Giovedì, 24 Giugno 2021
Cronaca Via Idice

Stop alla 'colata' di Idice: il Pd di San Lazzaro tira dritto

Nessun ripensamento. Il Pd convinto sull'azzeramento del progetto edilizio. Dietro l'angolo le cause dei costruttori che avevano puntato sulla realizzazione dei 580 alloggi. FI affonda: 'Pd ostaggio lista civica'

Nessun rinvio, nessun ripensamento. Il Pd di San Lazzaro tira dritto sull'azzeramento della "colata di Idice", per la quale il sindaco isabella Conti avrebbe ricevuto pressioni. "Sappiamo bene cosa andiamo a votare e sappiamo anche come votare", assicura la capogruppo democratica Marina Bardi che esclude defezioni dell'ultimo minuto e rinvii del voto, atteso oggi in Consiglio comunale, stante il pressing delle coop edilizie. Bardi lo chiarisce a Radio Città del Capo: il Pd "è deciso ad andare avanti e a votare la delibera" che cancella la colata di Idice. I dem sono "tutti pronti" a fare "un passo complicato e su cui abbiamo lavorato tanto. E' un atto molto importante di grande responsabilità".
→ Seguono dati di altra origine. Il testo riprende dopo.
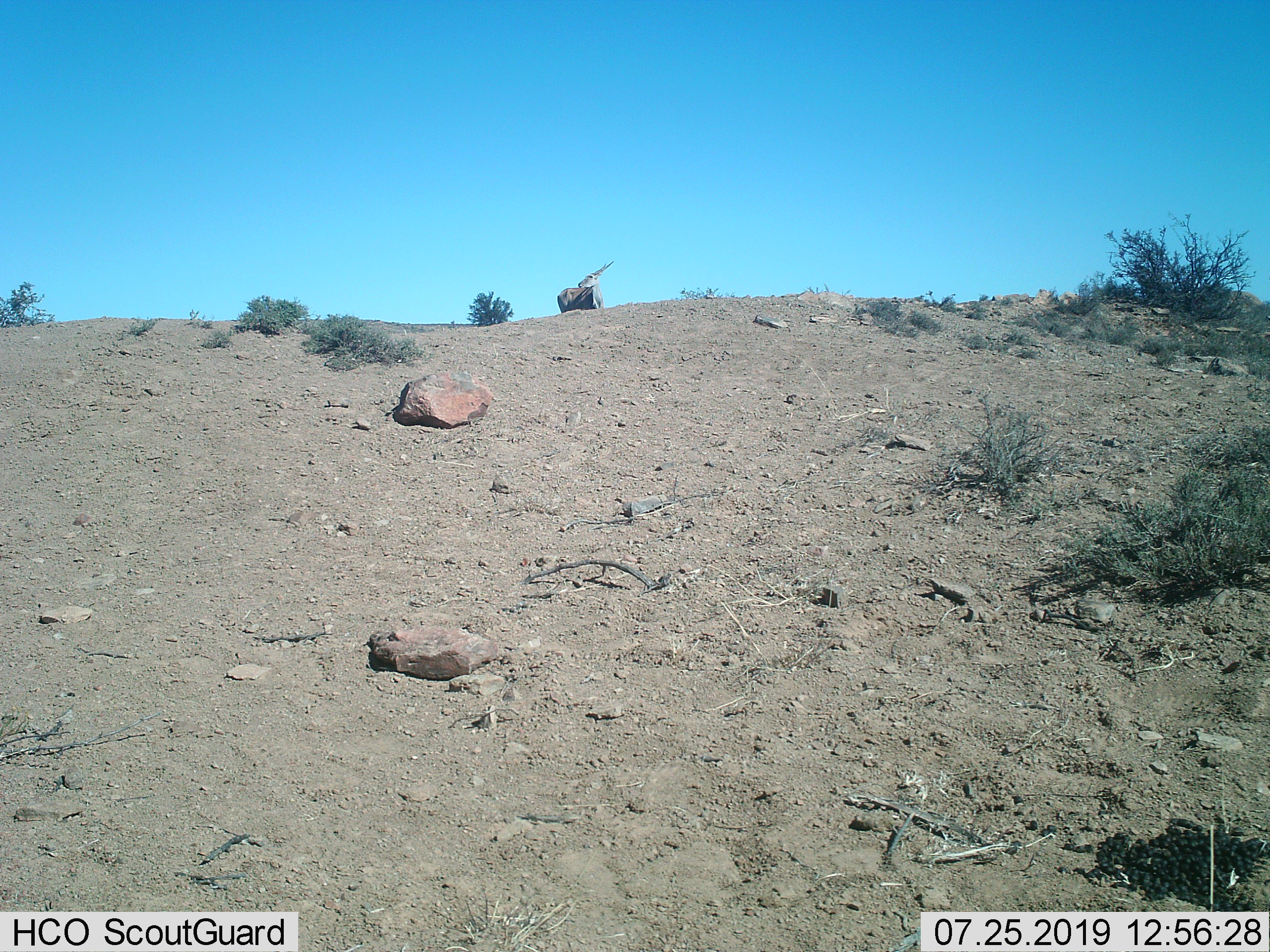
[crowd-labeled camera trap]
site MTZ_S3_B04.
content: unidentified animal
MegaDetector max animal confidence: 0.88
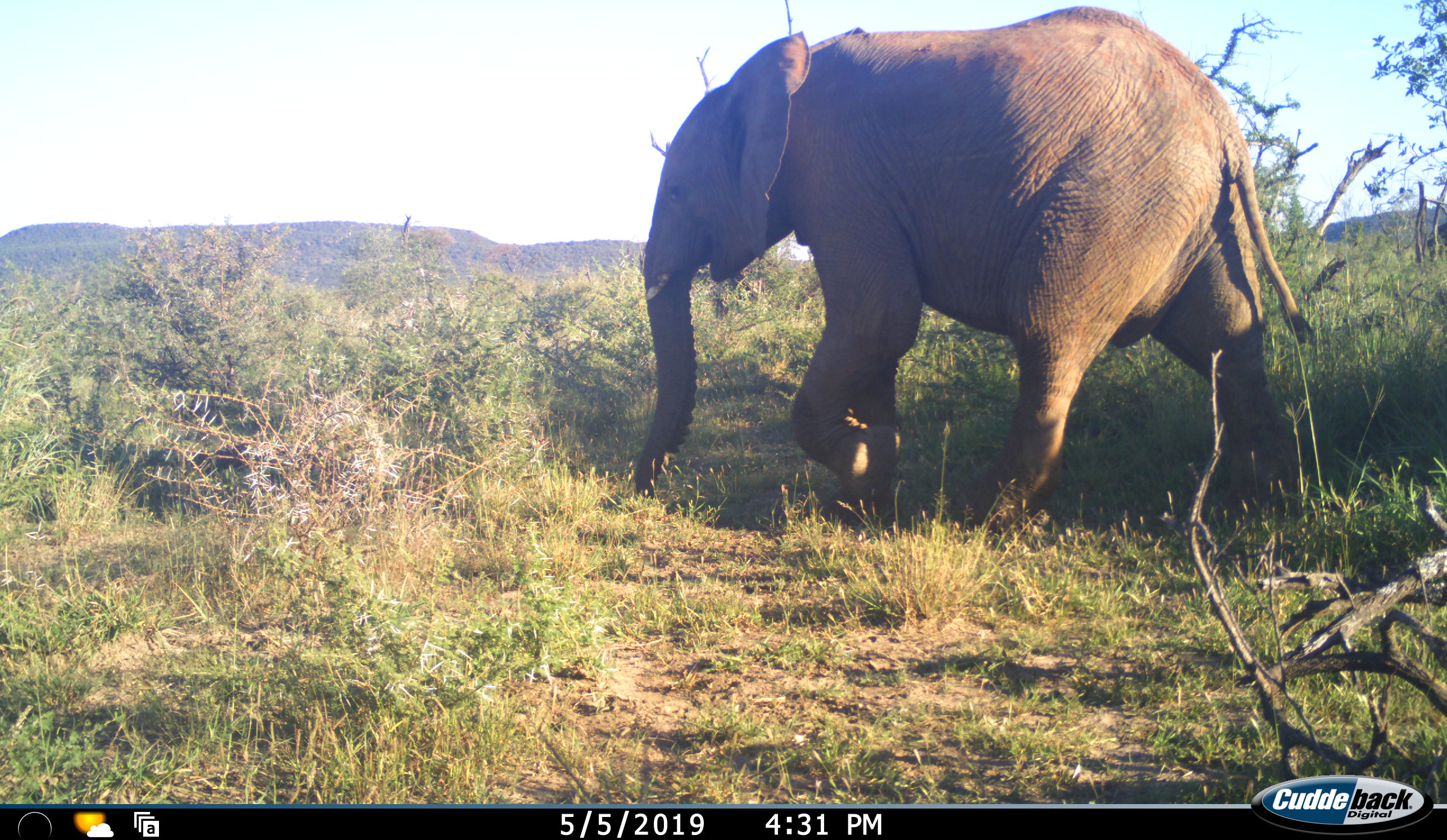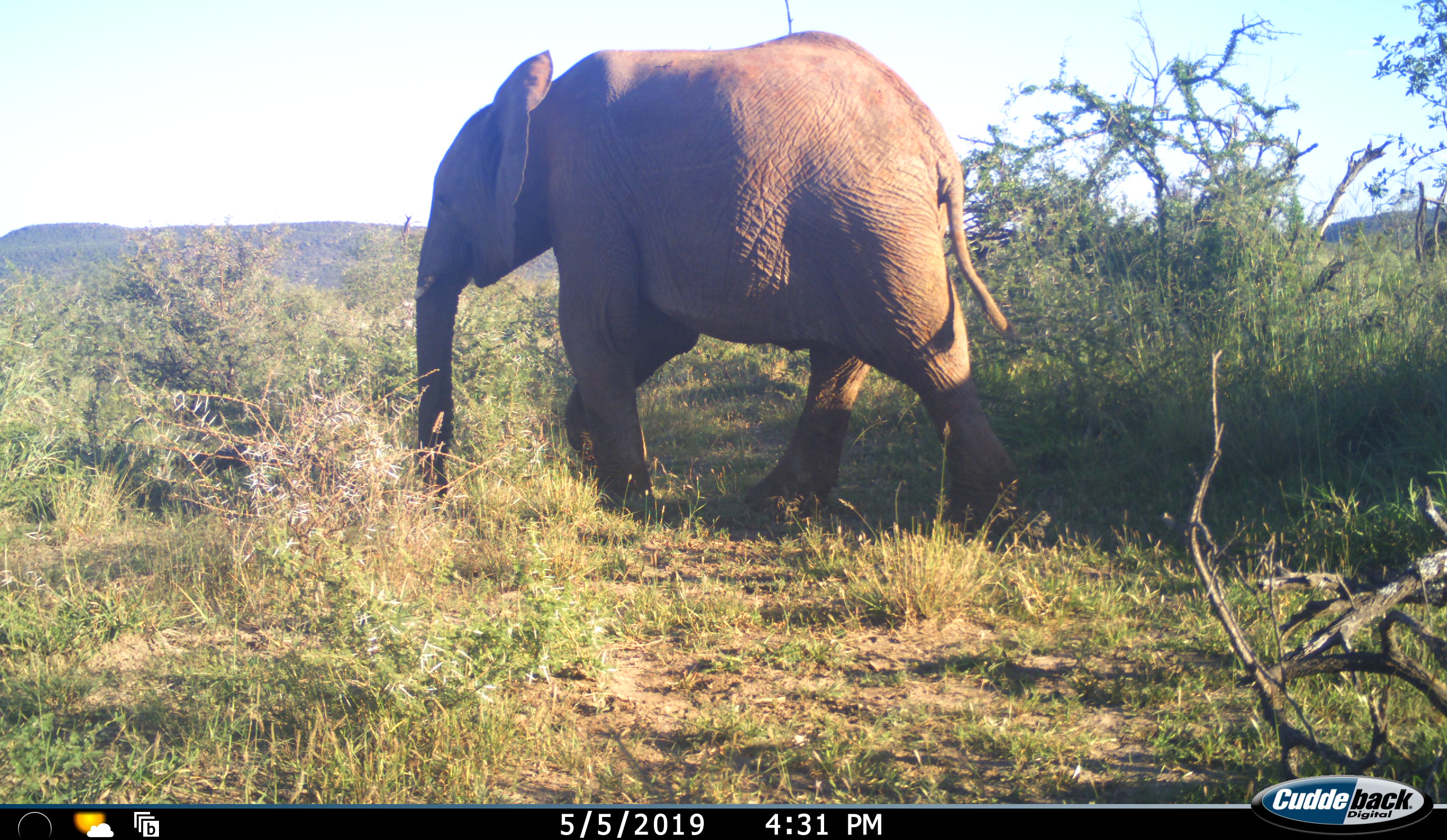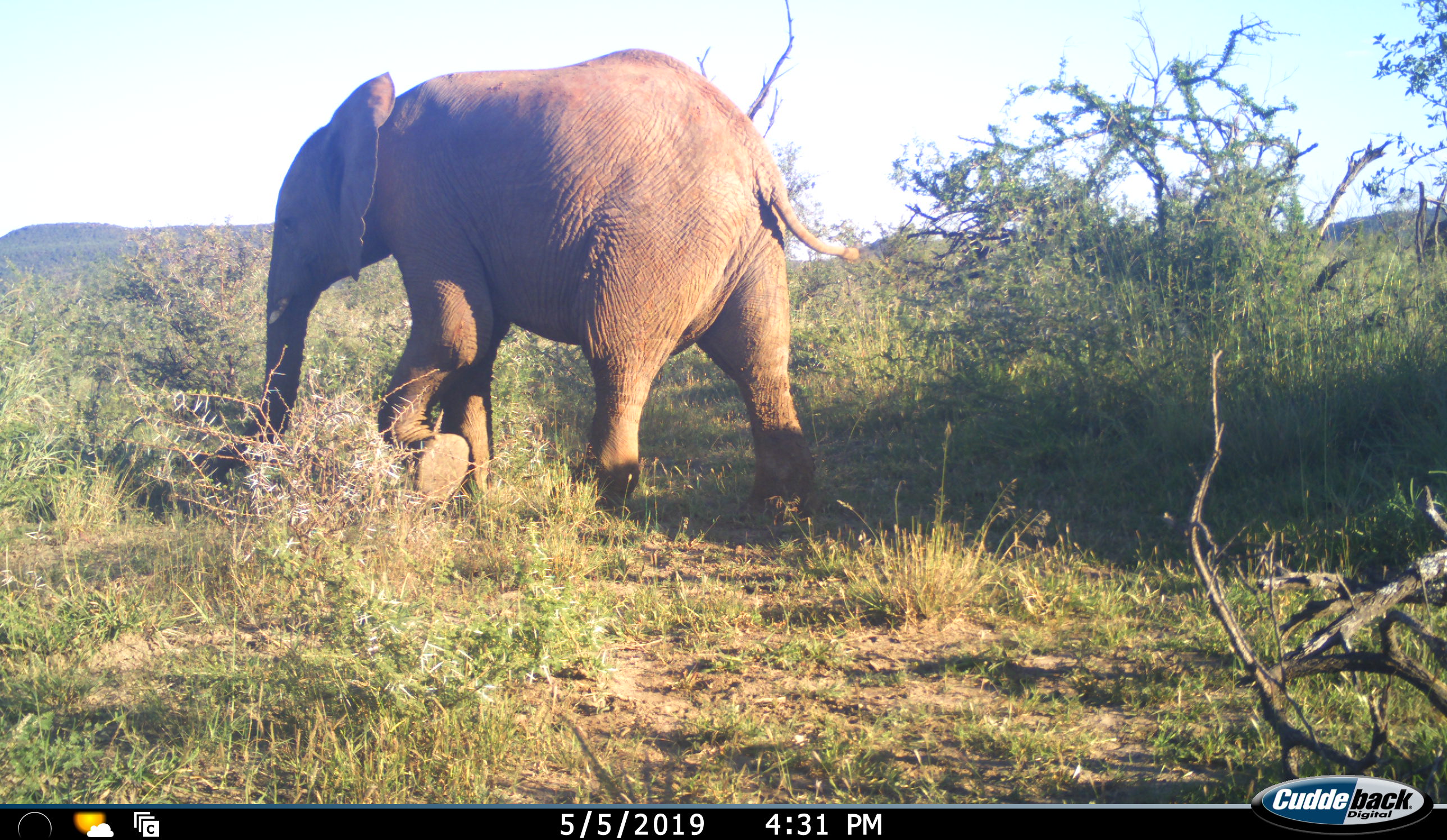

Dietro l'angolo però ci potrebbero essere le cause dei costruttori che avevano puntato sulla realizzazione dei 580 alloggi a Idice. "Siamo tranquilli, sappiamo che stiamo facendo un atto legittimo e dovuto, poi saranno gli attuatori a decidere in merito a un'eventuale causa al Comune", ma, sottolinea Bardi, "noi pensiamo che non ci siano gli estremi" per avviare l'azione legale contro il Comune di San Lazzaro; gli avvocati interpellati hanno confemato ai consiglieri che non devono temere un contenzioso, anche se i costruttori "hanno altri avvocati che hanno fatto osservazioni molto puntuali. Vedremo cosa succederà...".

Ma più che andare in Tribunale, il Pd spera di ritrovare i costruttori a un tavolo per "trovare un accordo. Siamo per parlarne" e nella delibera su Idice, segnala Bardi, "viene detto chiaramente che ci saranno successive valutazioni e si cercherà di trovare accordi. Però ora questo atto è dovuto. Mettiamo un punto fermo e poi ripartiamo con la nuova programmazione" perchè le esigenze previste con il piano su Idice (scuola, piste ciclabili, sistemazione parco fluviale, su tutte) sono rimaste intatte.

Ci sono insomma una serie di opere, che erano collegate al Poc di Idice, di cui San Lazzaro ha bisogno, e che "devono essere fatte: abbiamo bisogno della scuola... dobbiamo solo trovare un modo diverso per realizzarle, possibilmente- dice Bardi- senza costruire questi 580 alloggi o comunque riducendoli moltissimo e spostandoli in aree di riqualificazione". Nella delibera sulla colata scritto, segnala infine la democratica, "che c'è un indirizzo ben preciso: andremo a trovare accordi con gli attuatori e dovremo tenere in conto le nuova sensibilità di limitare al massimo il consumo di suolo", per cui "ci auguriamo che ciò che verrà costruito a San Lazzaro sarà spostato in zone di riqualificazione; ci muoveremo in questo senso e ci batteremo per questo". Oggi "non ci sono più le condizioni" per fare il Poc di Idice e quindi "è giusto fermarlo e andare a una riprogrammazione" prevedendo anche tempi non eterni per i cantieri.

PD OSTAGGIO DELLA LISTA CIVICA. Intanto Forza Italia mette sotto accusa "l'inutile ed insultante caccia alle streghe attuata da componenti della lista civica Noi Cittadini, quantomeno sui social network, al fine di coartare il consenso sul voto ed impedire il dissenso, ovvero le perplessità, ragionate ed argomentate". Questo fatto, per i forzisti di San Lazzaro, "dimostra che la maggioranza consiliare non è più guidata dal Pd, ma da questa lista civica, con la quale almeno politicamente non intendiamo aver nulla a che spartire". E, comunque vada a finire la vicenda del Poc, "riteniamo opportuno che il sindaco si ripresenti in consiglio per una verifica di maggioranza e di mandato. Lo sbilanciamento della maggioranza verso la linea di Noi Cittadini impone un chiarimento definitivo sull'indirizzo politico della giunta", conclude il gruppo Fi.